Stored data
· · ·

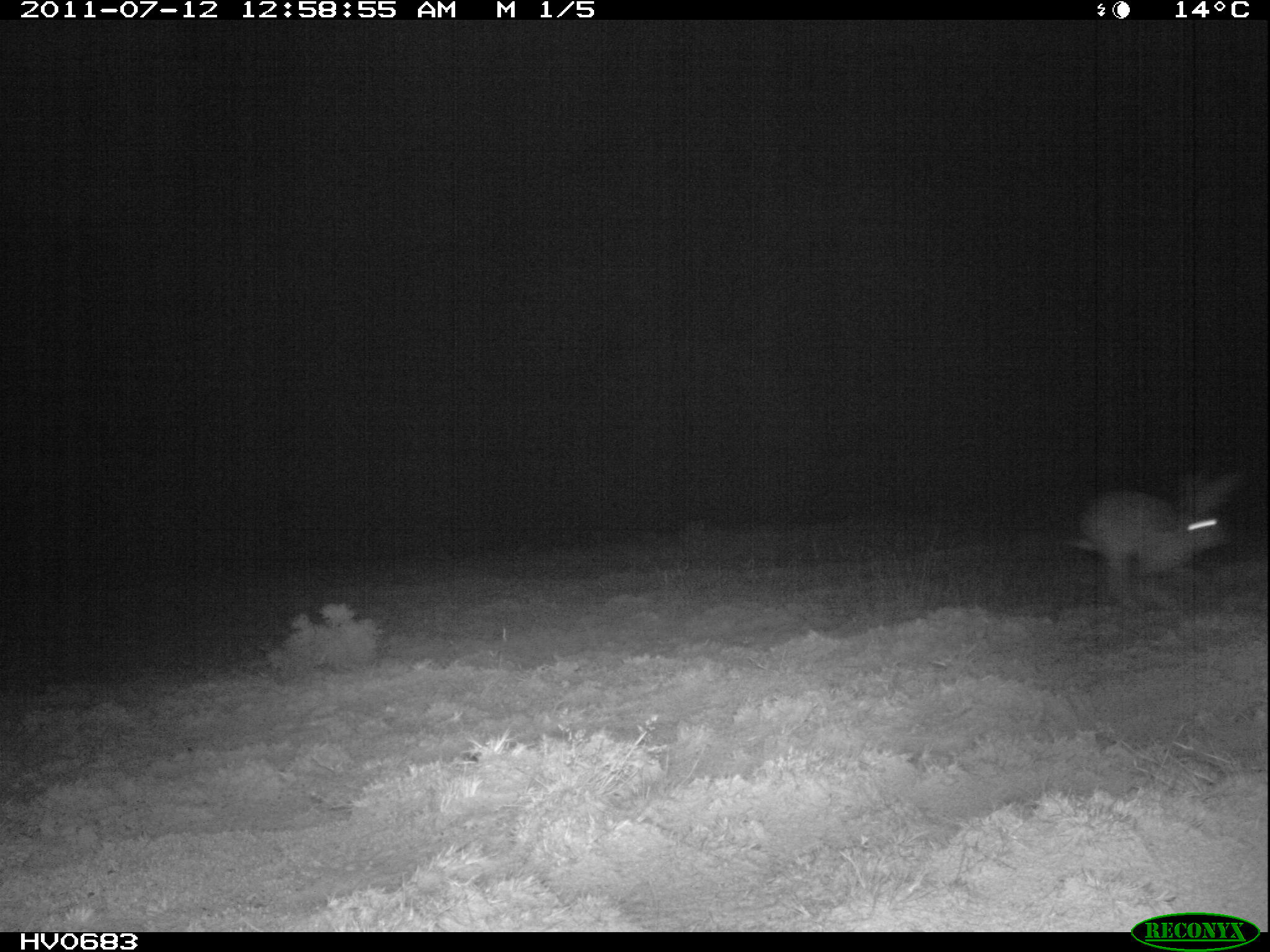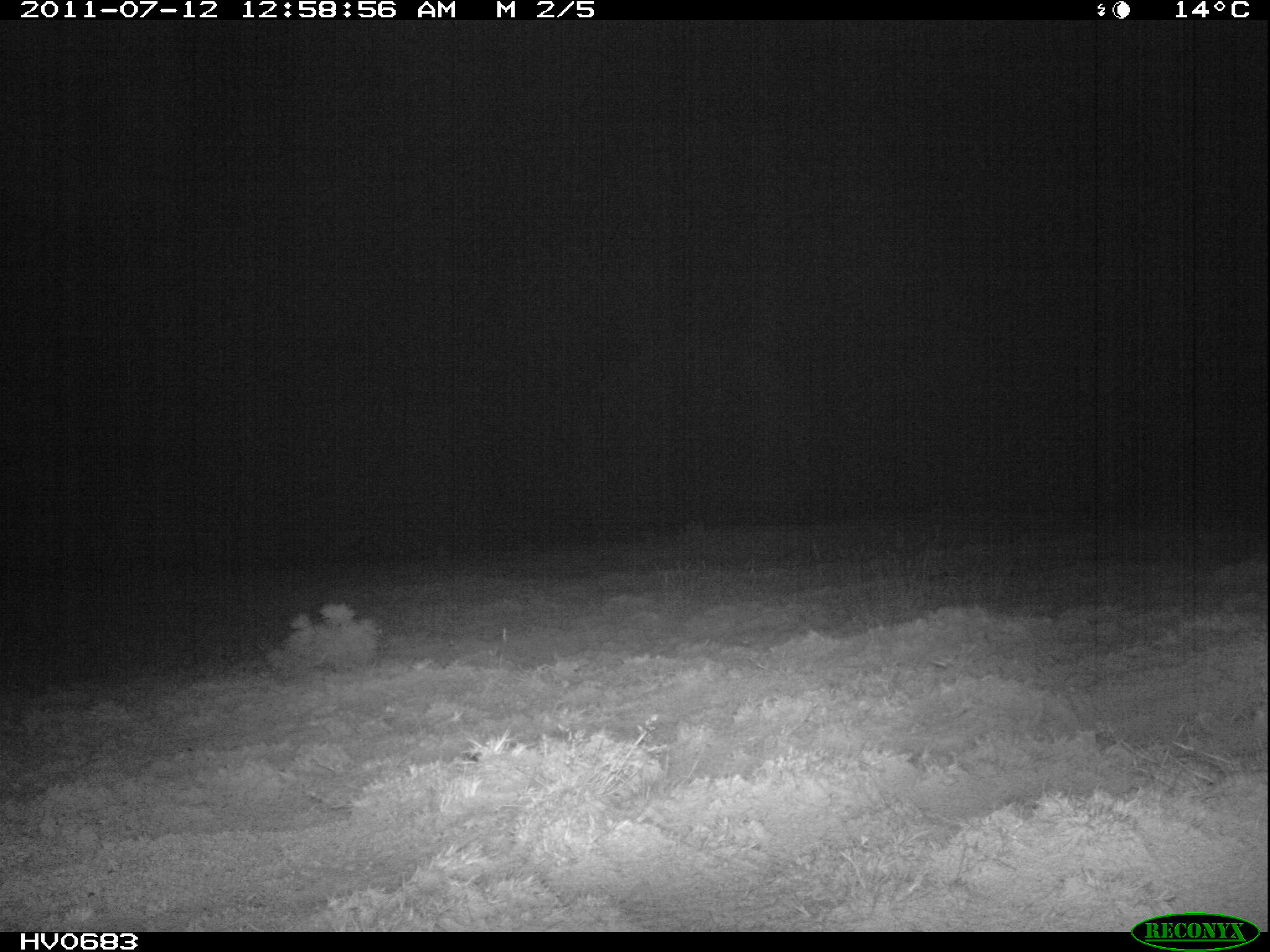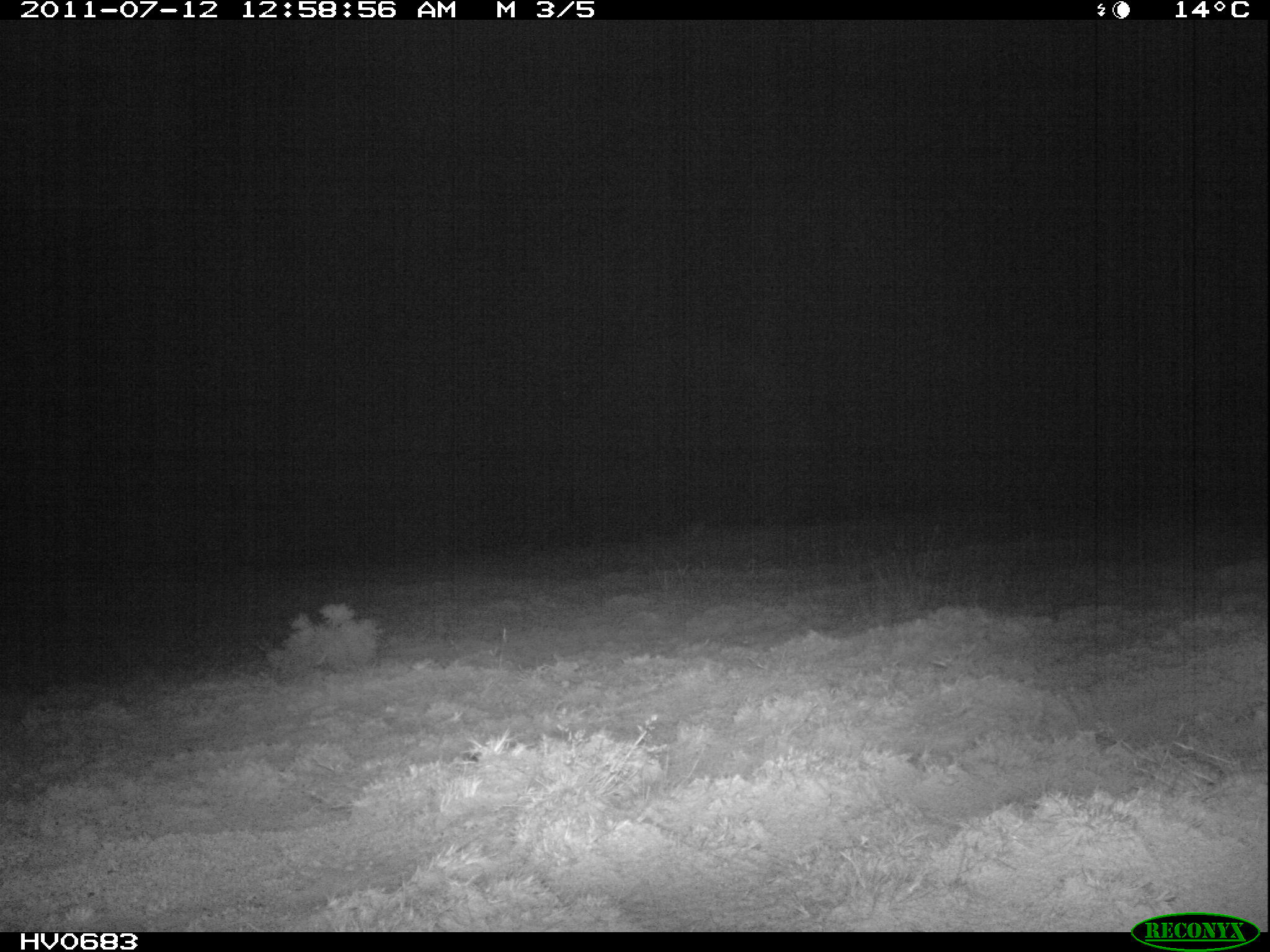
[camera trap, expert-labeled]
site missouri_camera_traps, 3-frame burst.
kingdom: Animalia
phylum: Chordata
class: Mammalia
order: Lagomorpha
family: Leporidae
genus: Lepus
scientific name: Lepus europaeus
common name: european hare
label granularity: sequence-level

· · ·

Exercise
All lines from the one that holds "class: Mammalia" to the end of the entries above must be transcribed exactly, both ends included, and no others.

Output of the task
class: Mammalia
order: Lagomorpha
family: Leporidae
genus: Lepus
scientific name: Lepus europaeus
common name: european hare
label granularity: sequence-level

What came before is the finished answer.